Corporate credit outlook may be positive in Apr-sep FY25
Credit profiles for Indian companies continued to improve in FY2024, and the outlook for FY2025 remains positive, benefiting from higher domestic demand, low corporate debt and tailwinds from the ongoing infrastructure build, rating agencies said on Monday in their annual review of the just-concluded fiscal.
During FY2024, Crisil Ratings made 409 rating upgrades and 228 downgrades. Sectors gaining from strong domestic consumption and government spending dominated the upgrades. These included infrastructure-linked sectors, construction, renewable power and road assets.
However, some export-linked sectors, such as textiles and seafood, saw a higher downgrade rate due to subdued global demand or escalating costs that impacted profitability.
“The upgrade rate dipped a marginal about 70 basis points to 12% compared with the first half,” Crisil Ratings said.
“The downgrade rate, at 6.7%, remains closer to the 10-year average.

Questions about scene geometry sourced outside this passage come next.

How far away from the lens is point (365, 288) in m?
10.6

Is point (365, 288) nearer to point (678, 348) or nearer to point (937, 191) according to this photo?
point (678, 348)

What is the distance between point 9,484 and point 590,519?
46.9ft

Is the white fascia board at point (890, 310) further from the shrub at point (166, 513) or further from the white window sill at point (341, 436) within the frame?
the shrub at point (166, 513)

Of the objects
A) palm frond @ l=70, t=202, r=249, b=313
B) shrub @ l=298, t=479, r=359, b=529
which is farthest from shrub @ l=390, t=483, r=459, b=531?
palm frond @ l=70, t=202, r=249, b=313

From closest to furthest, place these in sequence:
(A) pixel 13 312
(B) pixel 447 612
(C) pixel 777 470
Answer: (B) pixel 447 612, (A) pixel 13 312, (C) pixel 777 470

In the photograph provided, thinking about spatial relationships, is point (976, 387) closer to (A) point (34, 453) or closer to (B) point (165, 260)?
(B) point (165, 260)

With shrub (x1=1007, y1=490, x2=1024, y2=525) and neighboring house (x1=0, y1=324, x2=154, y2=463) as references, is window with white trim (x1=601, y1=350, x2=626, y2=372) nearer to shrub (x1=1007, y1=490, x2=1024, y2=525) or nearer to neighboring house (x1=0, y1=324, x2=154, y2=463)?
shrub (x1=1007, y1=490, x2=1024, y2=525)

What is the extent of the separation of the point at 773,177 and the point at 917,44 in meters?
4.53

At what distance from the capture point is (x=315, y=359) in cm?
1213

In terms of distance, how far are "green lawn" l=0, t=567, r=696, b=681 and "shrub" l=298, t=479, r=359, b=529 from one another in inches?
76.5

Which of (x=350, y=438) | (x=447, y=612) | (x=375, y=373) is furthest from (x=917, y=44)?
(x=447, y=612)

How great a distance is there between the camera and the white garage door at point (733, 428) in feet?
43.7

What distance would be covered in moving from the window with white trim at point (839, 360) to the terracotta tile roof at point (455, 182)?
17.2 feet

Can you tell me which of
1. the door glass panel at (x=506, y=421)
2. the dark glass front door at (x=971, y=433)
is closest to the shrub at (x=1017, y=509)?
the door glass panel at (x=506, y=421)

That said, the reaffirmation
rate remained steady at about 81%,” it added.
Crisil expects a positive credit quality outlook, with more upgrades than downgrades in the first half of FY25.
While the multiplier effect of government capex will continue to drive infrastructure and linked sectors, healthy balance sheets will continue to support the credit quality outlook, with capex funding seen as prudent, the rating agency added.
“With balance sheets in most sectors at their healthiest, capacity utilization around peak levels and expected interest rate cuts, a broad-based pick-up in private capex is finally in sight,” said Gurpreet Chhatwal, managing director at Crisil Ratings.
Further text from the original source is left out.